-------- EXERCISE INPUTS
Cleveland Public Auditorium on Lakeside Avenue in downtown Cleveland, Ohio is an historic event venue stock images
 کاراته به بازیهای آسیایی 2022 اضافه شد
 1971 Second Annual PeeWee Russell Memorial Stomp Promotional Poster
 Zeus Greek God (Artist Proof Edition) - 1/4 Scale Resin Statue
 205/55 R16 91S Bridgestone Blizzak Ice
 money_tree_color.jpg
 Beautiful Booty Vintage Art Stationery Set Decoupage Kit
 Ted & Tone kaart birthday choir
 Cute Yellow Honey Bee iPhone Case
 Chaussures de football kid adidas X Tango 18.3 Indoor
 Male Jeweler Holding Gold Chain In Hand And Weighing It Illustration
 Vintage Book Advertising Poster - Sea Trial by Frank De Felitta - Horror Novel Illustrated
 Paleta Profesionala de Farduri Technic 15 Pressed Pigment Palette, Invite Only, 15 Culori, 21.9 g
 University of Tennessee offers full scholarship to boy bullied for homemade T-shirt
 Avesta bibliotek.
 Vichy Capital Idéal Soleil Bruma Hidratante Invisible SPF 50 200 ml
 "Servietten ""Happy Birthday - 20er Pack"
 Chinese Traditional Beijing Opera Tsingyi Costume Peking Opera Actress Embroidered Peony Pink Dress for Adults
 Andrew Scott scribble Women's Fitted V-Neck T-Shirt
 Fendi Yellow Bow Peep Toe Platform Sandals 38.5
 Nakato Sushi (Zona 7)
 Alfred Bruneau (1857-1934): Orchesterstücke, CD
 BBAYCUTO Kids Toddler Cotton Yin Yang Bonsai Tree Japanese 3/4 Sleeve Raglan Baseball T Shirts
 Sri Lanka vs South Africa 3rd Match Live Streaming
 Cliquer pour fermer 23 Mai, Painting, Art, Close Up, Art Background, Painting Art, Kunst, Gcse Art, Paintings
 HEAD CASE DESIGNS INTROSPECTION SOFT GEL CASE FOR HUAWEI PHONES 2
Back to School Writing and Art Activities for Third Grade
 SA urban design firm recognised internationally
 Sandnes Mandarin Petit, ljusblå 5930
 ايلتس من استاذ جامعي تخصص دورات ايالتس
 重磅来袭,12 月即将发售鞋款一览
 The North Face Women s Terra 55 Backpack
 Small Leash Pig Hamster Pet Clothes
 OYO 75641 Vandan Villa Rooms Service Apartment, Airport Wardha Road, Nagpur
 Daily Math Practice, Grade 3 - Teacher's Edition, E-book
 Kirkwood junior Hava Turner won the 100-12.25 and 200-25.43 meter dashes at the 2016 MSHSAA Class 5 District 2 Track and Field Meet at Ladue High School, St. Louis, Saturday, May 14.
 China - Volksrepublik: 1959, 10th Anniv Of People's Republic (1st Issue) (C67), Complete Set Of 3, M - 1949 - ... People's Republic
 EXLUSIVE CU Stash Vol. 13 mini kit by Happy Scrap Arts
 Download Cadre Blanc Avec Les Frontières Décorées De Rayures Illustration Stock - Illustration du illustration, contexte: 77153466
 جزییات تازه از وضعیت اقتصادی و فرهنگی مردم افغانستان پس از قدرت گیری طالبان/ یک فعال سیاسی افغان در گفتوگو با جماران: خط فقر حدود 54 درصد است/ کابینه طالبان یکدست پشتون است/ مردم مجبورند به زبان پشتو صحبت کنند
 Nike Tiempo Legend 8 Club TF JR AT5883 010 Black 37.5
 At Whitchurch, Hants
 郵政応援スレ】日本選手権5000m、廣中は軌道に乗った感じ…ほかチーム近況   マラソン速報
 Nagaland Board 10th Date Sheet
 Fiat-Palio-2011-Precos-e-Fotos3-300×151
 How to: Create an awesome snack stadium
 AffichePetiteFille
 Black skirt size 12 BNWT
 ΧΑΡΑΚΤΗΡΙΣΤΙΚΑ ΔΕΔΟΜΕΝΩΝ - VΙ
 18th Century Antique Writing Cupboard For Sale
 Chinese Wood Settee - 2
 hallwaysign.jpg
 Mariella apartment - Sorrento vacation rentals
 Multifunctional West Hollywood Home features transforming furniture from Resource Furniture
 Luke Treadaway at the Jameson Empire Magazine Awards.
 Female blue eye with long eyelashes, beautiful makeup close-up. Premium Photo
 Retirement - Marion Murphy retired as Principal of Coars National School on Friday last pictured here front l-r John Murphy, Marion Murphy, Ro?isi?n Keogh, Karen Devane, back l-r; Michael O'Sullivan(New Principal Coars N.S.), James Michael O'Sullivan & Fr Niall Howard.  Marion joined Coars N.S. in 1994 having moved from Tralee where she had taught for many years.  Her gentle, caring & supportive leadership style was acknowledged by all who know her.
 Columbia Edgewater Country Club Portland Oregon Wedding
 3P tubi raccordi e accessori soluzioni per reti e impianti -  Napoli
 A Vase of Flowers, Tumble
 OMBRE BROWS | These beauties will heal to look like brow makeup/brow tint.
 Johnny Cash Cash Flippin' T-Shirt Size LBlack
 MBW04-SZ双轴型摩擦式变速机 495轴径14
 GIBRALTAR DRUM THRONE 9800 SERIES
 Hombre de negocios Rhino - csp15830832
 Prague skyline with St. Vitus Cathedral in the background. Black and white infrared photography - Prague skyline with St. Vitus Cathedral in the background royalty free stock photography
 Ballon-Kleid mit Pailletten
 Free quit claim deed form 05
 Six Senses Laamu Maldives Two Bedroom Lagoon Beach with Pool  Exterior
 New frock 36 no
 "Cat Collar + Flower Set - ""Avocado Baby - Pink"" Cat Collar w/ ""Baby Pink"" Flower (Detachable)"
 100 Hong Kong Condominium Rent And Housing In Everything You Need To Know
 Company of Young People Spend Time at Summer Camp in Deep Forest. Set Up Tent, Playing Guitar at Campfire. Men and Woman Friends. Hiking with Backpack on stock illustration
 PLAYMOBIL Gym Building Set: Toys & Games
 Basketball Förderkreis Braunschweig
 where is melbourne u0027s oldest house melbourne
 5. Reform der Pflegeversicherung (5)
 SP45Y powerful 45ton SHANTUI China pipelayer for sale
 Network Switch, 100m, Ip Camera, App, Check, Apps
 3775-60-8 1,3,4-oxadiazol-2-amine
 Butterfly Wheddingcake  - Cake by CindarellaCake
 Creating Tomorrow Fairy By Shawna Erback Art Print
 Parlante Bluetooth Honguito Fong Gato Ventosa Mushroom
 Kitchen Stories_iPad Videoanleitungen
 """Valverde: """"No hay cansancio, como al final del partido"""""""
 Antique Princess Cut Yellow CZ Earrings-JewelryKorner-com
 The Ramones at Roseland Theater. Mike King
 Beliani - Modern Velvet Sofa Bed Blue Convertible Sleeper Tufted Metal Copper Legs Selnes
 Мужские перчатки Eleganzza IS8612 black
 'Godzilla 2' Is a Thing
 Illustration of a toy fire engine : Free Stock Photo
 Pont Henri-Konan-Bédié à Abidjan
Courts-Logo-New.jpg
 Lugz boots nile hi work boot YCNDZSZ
----------------
Filter the records for the word "Happy" and show every line that has it.

ANSWER TO THIS TASK =
 "Servietten ""Happy Birthday - 20er Pack"
 EXLUSIVE CU Stash Vol. 13 mini kit by Happy Scrap Arts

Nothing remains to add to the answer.